濃い紫色の果汁は、少しの渋みが甘さを引き立てていて、なかなか美味だった。
「浮かない顔をしていますね」
大体のところはわかる気がしますがと、巫女も同じ果汁の杯を口にする。
巫女を苦手としている理由は、ラニが自覚しているものを、こんな風に臆面もなく口にしてくるところだ。
「気にしているのは、やはりあのことですか?」
月明かりに照らされた巫女の白い肌と、艶っぽく潤む目に思わずどきりとする。
これだから美人は、と毒のひとつも吐きたいところだが、相手が相手だけに後が怖い。
それに、今は胸の内を明かしたい気分でもあった。
「巫女さんたちと会う前、私が王都でやってきたことについては後悔はないよ。誰が止めても私は動いてたと思う。だけど……さすがに男の人に打ち明けるのは躊躇う話なんだよね」
「そうですね。男性にはやや刺激の強い話だとは思います」
「だよねぇ……」
ラニは再び月を見上げる。
約一年前も、形は違えど明るい月が出ていた。
巫女と出会った日、“刈り姫”と噂されていたあの時も。
◆大男と少女
「ちょっとクラノさんてば! 痛いって言ってるじゃないですか!」
褐色肌で、白に近い金髪の少女が、頭ふたつ分ほど身長差のある大男に食ってかかっていた。大男が少女にちょっかいを出したのだろう。

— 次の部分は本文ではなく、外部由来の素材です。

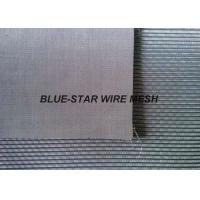 Custom 316 Stainless Steel Mesh , 500 / 3500 Mesh Dutch Weave Wire Mesh Manufactures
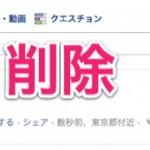 facebooktoukou.jpg
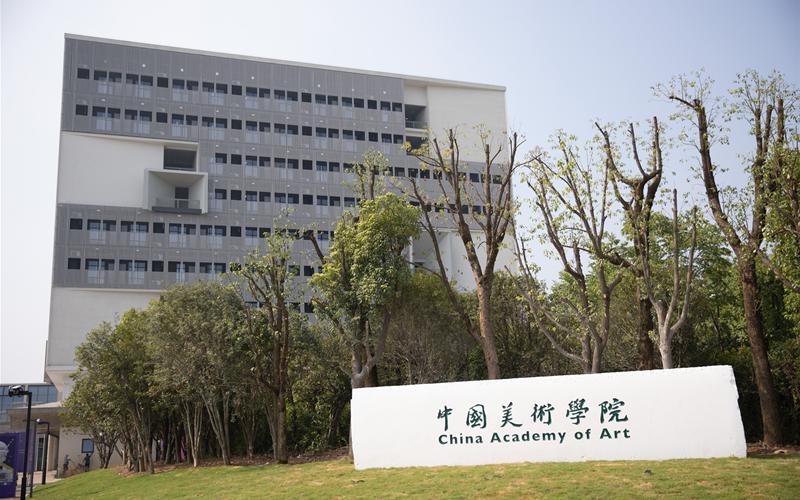 CAA opens Liangzhu campus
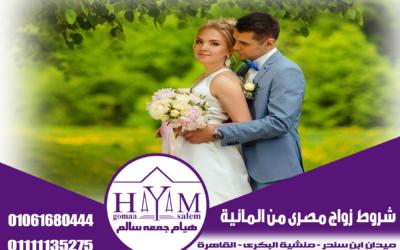 زواج المصرى من المانية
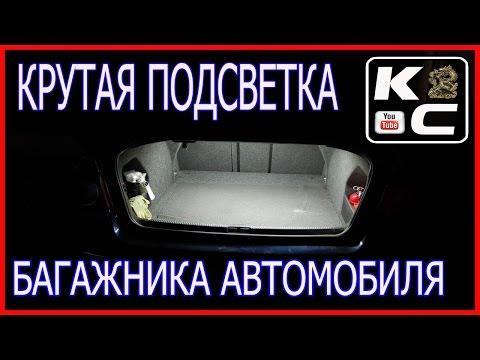 Крутая подсветка багажника авто своими руками.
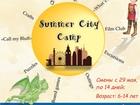 Скачать бесплатно foto Детские лагеря Летний городской лагерь от Mortimer English Club 38845318 в Краснодаре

またか、と魔導士ミストは目をやる。が、止めはしない。
なんやかやあって、ミストを含む幼なじみ三人衆は、魔王を倒すための仲間としてこの奇妙な一行に同行した。まだ日は浅いが、このやりとりは毎日目にしている。
ふたりの元々の仲間である巫女は、穏やかな笑みを浮かべて見ているだけだし、尾が二股のネコ(正体は竜だ)のコハクは呆れ顔で、やはり見ているだけだ。
それもそうだろうと、ミストは思う。
ラニは本気で怒っているが、その割にクラノの側からあまり離れない。
クラノはクラノで、ラニが怒るのをわかっていながら、あれこれやらかしているフシがある。
もう少し力を加減してやった方がいいとは思うのだが。
「あれって、もしかしてもしかするー?」
のんびりと、ミストの幼なじみの治癒術士キララは指で示す。
「そうなんじゃない? 違うかもしれないけど」
なるようになるでしょと、ミストも呆れからため息をついた。
◆噂
「なー、バーニス知ってる?」
酔いが回り、若干怪しい呂律でスカイが尋ねる。
「知ってるって、何を?」
「一年くらい前に、この辺を騒がせてた事件のこと。“刈り姫”って噂」
「ああ、その話か」
バーニスは吟遊詩人だ。物語りながら各地を回る性質上、各地の噂や流行にも明るい。
「俺も王都に近いところで小耳に挟んだくらいなんだけどさー、なんか真っ二つなんだよね。評価っていうか」
「それはそうだろうな。女にとっては救世主、男にとっては背筋の凍るような話だから」
「なにそれ」
スカイは円卓に頬をつけるという行儀の悪い格好で、半分瞼が落ちた目を訝しげに細める。
バーニスはやや思案した後、口を開いた。
「スカイ。男として死ぬというのはどういうことだと思う?」
聞き手に与える衝撃を抑えるため、極力端的に語られた内容は、それでもスカイの酔いを吹き飛ばして震え上がらせるには十分なものだった。